1. ## Sampling Distribution Problem

I am in a statistics class at Michigan State and am having trouble completing this problem that was assigned for homework. If somebody could give me some advice/pointers I would greatly appreciate it.

A Gallup Poll finds that 30% of adults visited a casino in the past 12 months, and that 6% bet on college sports. These results come from a random sample of 1011 adults. For an SRS of size n=1011:

a) What is the probability that the sample proportion P-hat is between .28 and .32 if the population proportion is p=.30?

b)What is the probability that the sample proportion P-hat is between .04 and .08 if the population proportion is p=.06?

c) How does the probability that P-hat falls within (+or-)0.02 of the true p change as p gets closer to 0?

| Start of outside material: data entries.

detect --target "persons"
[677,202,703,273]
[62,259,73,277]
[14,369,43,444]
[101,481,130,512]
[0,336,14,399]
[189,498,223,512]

I thought I figured out a), however my answer did not match what was in the back of the book. The method I used was to find the standard deviation (which I computed as .01441) and to solve for each probability based on the Z-score equation (Z= (X-m)/SD). Once i had both probabilities from the z-scores, I subtracted the probability that it was below .28 from the probability that was below .32, leaving me with the probability that it was in the middle of the two. I came up with .7685, however the back of the book has the correct answer as .8354.

Any help is appreciated, thank you!

2. Originally Posted by carte175

A Gallup Poll finds that 30% of adults visited a casino in the past 12 months, and that 6% bet on college sports. These results come from a random sample of 1011 adults. For an SRS of size n=1011:

a) What is the probability that the sample proportion P-hat is between .28 and .32 if the population proportion is p=.30?

a) Here $p=.3$, $(1-p)=q=.7$, $n=1011$, and so, $\frac{pq}{n}=.000208$. Thus, $P(.28\leq\hat{p}\leq\\.32)=P(\frac{.28-.30}{\sqrt{.000208}}
$
$\leq\frac{\hat{p}-p}{\sqrt{\frac{pq}{n}}}\leq\frac{.28-.30}{\sqrt{.000208}})$ $=
P(-1.3877\leq\\Z\leq\\1.3877)=.834771$
.

Now try to do part (b) using the same techniques. Look up "normal approximation to the binomial distribution" or maybe just the "centeral limit theorem" section in your text for more information on problems of this nature (or just google it).

3. Thank you, this is precisely what I needed.